With albums from Dublin breaks duo Splitloop and Belfast drum ‘n’ bass don Calibre already confirmed to follow later this month and next month respectively, the announcement of a new album from DK7 (the duo featuring Cork producer Mark O’Sullivan from The Mighty Quark and Ork Recordings), Disarmed, on the Output label means it’s genuine boom time for Irish electronic music. O’Sullivan and his DK7 partner, Jesper Dahlback, precede the October opus with the single, ‘Where’s The Fun?’, on September 16.
An Irish electronic album rated by many as one of the best homegrown releases of 2005 is Moonpool from Galway-based Cane 141, which surfaced earlier this summer and saw the band record sessions for BBC Radio 1 and London’s XFM and Capital Radio.
A new single from the album, ‘1-10 And Back Again’, is set for release this month and it includes the previously unreleased ‘Like A Wild Stoned Cowboy’ as a bonus track.
It’s a busy time for international dance album releases too.

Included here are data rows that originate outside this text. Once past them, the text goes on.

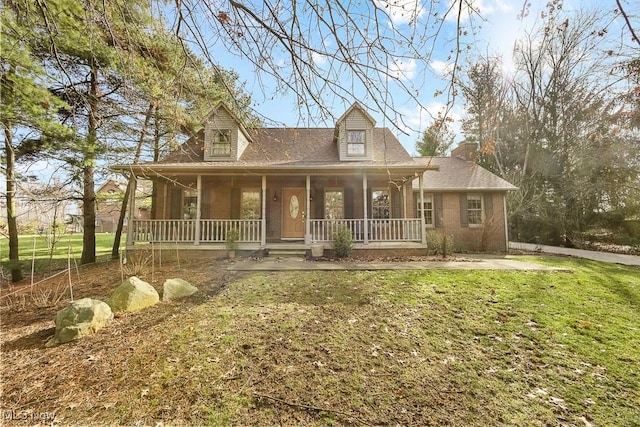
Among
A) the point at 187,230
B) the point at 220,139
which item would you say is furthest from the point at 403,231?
the point at 220,139

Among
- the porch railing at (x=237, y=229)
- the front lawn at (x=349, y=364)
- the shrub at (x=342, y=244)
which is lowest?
the front lawn at (x=349, y=364)

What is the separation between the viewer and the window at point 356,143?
36.1 feet

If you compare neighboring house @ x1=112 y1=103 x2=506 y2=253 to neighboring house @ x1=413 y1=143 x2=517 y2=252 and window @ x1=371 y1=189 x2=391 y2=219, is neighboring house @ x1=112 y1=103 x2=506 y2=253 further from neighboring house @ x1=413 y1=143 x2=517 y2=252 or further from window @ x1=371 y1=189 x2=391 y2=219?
neighboring house @ x1=413 y1=143 x2=517 y2=252

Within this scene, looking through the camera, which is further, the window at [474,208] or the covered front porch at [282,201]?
the window at [474,208]

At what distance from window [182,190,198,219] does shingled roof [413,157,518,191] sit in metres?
9.87

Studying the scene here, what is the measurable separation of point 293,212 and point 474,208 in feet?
28.6

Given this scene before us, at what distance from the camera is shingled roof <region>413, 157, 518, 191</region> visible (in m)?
12.7

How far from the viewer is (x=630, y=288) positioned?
18.9 feet

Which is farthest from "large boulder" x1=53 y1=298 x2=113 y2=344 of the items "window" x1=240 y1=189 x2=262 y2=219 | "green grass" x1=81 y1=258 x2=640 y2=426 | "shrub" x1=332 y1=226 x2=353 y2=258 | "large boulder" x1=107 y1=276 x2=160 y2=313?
"window" x1=240 y1=189 x2=262 y2=219

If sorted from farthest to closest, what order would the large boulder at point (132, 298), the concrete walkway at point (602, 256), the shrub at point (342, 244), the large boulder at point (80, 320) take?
the concrete walkway at point (602, 256) → the shrub at point (342, 244) → the large boulder at point (132, 298) → the large boulder at point (80, 320)

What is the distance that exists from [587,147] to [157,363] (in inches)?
899

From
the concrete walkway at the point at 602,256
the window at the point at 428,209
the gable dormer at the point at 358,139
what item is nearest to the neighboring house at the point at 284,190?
the gable dormer at the point at 358,139

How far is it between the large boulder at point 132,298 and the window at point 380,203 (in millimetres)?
8827

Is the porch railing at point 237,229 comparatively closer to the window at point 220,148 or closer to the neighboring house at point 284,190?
the neighboring house at point 284,190
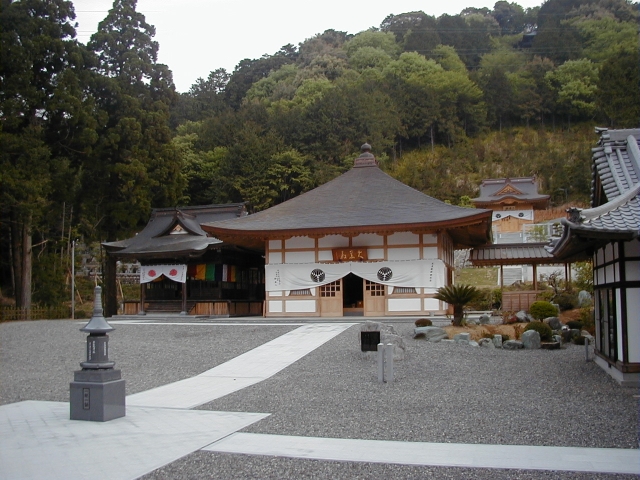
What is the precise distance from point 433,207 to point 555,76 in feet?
166

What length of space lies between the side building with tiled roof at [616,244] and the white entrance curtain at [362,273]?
411 inches

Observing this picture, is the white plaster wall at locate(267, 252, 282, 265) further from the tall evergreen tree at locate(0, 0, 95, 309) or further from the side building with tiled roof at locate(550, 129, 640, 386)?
the side building with tiled roof at locate(550, 129, 640, 386)

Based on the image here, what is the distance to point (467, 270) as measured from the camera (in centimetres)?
3572

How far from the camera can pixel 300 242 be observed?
2300cm

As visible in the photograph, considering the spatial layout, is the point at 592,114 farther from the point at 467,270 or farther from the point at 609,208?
the point at 609,208

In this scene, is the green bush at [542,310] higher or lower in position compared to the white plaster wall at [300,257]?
lower

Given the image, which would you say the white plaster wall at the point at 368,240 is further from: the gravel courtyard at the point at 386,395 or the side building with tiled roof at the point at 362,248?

Pick of the bunch this fortnight are German duo Bazoo Bajou’s Dust My Broom (out on !K7), a stonking dub meister-piece, and AGK’s The Liking Of Things (The Big Chill), which does the ‘80s retro thing so impressively that the trio have been invited to remix Depeche Mode, Moby and Goldfrapp.
Watch out also for Martin Solveig’s Hedonist, a diverse fusion of clubby flavours (Defected), Pest’s wacky hip-hop set All Out Fall Out (Ninja Tune) and Princess Superstar’s My Machine, which is produced by the likes of Arthur Baker, Armand van Helden and Jacques Le Cont.
Meanwhile, Le Cont’s Les Rhythmes Digitales album, Darkdancer (Wall Of Sound) is reissued with a bonus disc of remixes and videos.
New compilations surfacing include The Raid (Jalapeno), a funk and breaks fuelled collection of past Fort Knox and Jalapeno releases, Evil Nine Presents Y4K (Distinctive), a slamming breaks set featuring The Glimmers, Freeland, Riton and Minotaur Shock, and The Club (Perefecto), a compilation of new and rare Paul Oakenfold mixes featuring U2 and The Doors.
U2 also feature on Rush Hour 3 (Universal), a new old skool set which also boasts David Holmes among its three CDs of contributors. Osymyso’s The Art Of Flipping Channels (Antidote) mashes up TV theme classics with the likes of Coldcut and Bomb The Bass, while WipEout Pure is the official soundtrack of tracks from artists such as Freq Nasty and Paul Hartnoll created exclusively for the much-hyped new Playstation Portable game.
Last but not least, Little Movies Big Noises is a stunning DVD singles compilation from New York hip-hop stamp Definitive Jux.
And on the singles front, New Zealand funksters Fat Freddy’s Drop (who play Half Moon Theatre in Cork on September 9), release ‘Roady’ (Kartel) in new mixes from The Nextmen. Elsewhere, Detroit legend Kevin ‘Reese’ Saunderson is back with The Reese Project after a 10-year absence.
‘This Means That’ (suSU) will be followed by remixes of the old TRP classics such as ‘Colour Of Love’.
Word also comes our way that Saunderson will announce a couple of Irish club dates in the near future. Elsewhere, Miss Kittin (who plays TBMC in Dublin on September 10) teams up with The Hacker again on ‘1982’ (International Deejay Gigolo).
Fergie (who has just launched his new website at www.djfergie.co.uk) returns to Lush on September 10, ahead of visits to the Portrush club from Nick Warren (17) and Marco V (24). Silver City, from the 20:20 Vision stable, will play Bodytonic in Dublin on September 23.
Drum ‘n bass pioneer Andy C plays Remedy at TBMC on September 24, the same night that Dublin drum ‘n’ bass club Bassbin celebrates its 9 birthday at Pogo. All is changed at Spirit in Dublin on Saturdays. ‘Dreams’ is the name of its new weekly performance, and Al Gibbs from FM104 is now running it from the club’s main Body room. In the Mind room, meanwhile, Those Meddling Kids (aka Paolo Taylor and Barry Dempsey) claim to be the first Irish resident DJs performing on a weekly basis without the use of CDs or vinyl.
And finally, the Amsterdam Dance Event celebrates its 10 birthday from October 27 to 29.
More than 45,000 clubbers and 1,500 industry members are due in the Dutch city for the club culture conference which Tiesto claims propelled him to stardom. To book your place at this year’s event, log on to www.amsterdam-dance-event.nl … THE BEAT GOES ON!